[DIRECTIVE] Could you set out the lines below as a Markdown table, from the line containing "What is the space" through the final line, with a Row column numbering each one and a Line column holding its text? Leave out blank lines.

[WORKING DATA]
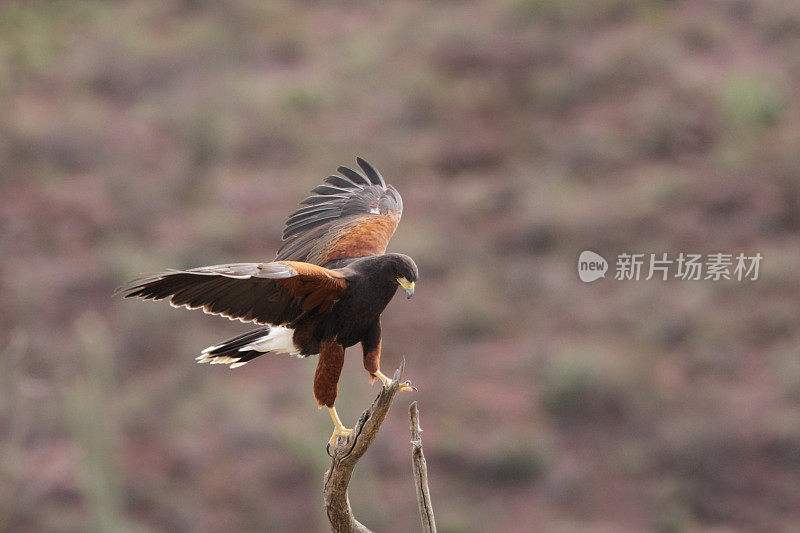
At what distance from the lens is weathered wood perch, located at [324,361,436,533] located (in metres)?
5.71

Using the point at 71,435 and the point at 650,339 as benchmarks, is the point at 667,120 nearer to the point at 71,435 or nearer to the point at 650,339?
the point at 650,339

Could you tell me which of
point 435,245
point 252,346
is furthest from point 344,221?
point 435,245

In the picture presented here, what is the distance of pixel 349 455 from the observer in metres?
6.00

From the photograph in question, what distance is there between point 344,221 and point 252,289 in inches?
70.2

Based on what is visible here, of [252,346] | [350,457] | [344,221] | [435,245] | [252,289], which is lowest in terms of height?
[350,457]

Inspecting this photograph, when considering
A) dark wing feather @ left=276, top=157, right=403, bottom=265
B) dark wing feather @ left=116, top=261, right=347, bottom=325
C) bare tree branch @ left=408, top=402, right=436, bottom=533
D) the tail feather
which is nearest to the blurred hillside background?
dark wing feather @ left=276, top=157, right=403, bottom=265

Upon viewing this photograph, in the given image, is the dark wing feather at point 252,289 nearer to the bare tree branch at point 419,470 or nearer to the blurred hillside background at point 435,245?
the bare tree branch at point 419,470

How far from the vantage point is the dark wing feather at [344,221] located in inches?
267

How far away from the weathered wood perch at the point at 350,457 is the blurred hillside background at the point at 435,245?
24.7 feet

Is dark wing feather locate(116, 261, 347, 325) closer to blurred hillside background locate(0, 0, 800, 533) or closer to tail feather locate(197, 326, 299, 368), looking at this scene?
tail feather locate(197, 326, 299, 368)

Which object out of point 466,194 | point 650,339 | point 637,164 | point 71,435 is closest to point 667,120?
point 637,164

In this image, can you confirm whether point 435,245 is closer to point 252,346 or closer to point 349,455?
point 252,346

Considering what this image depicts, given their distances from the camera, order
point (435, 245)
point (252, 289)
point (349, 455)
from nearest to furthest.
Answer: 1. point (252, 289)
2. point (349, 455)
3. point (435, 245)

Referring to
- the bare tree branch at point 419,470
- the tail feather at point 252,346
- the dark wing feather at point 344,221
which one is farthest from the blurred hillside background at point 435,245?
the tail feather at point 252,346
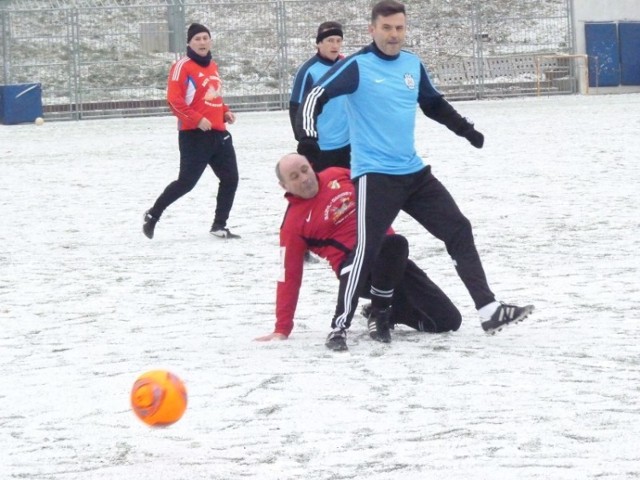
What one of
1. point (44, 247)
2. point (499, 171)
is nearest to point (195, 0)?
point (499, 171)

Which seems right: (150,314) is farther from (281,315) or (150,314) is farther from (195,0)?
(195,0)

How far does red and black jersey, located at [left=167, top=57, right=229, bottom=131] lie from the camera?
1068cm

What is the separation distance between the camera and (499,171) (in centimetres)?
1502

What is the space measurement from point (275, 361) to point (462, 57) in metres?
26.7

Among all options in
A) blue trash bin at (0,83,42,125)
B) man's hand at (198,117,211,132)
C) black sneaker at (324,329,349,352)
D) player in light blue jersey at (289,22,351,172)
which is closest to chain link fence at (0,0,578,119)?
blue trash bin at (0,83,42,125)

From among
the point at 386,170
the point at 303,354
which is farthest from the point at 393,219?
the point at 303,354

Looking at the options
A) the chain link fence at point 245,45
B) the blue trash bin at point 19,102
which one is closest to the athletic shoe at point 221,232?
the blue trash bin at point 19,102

[THE COMPLETED TASK]
| Row | Line |
|---|---|
| 1 | What is the space measurement from point (275, 361) to point (462, 57) in metres? |
| 2 | 26.7 |
| 3 | Among all options in |
| 4 | A) blue trash bin at (0,83,42,125) |
| 5 | B) man's hand at (198,117,211,132) |
| 6 | C) black sneaker at (324,329,349,352) |
| 7 | D) player in light blue jersey at (289,22,351,172) |
| 8 | which is closest to chain link fence at (0,0,578,119)? |
| 9 | blue trash bin at (0,83,42,125) |
| 10 | From among |
| 11 | the point at 386,170 |
| 12 | the point at 303,354 |
| 13 | which is farthest from the point at 393,219? |
| 14 | the point at 303,354 |
| 15 | Looking at the options |
| 16 | A) the chain link fence at point 245,45 |
| 17 | B) the blue trash bin at point 19,102 |
| 18 | which one is closest to the athletic shoe at point 221,232? |
| 19 | the blue trash bin at point 19,102 |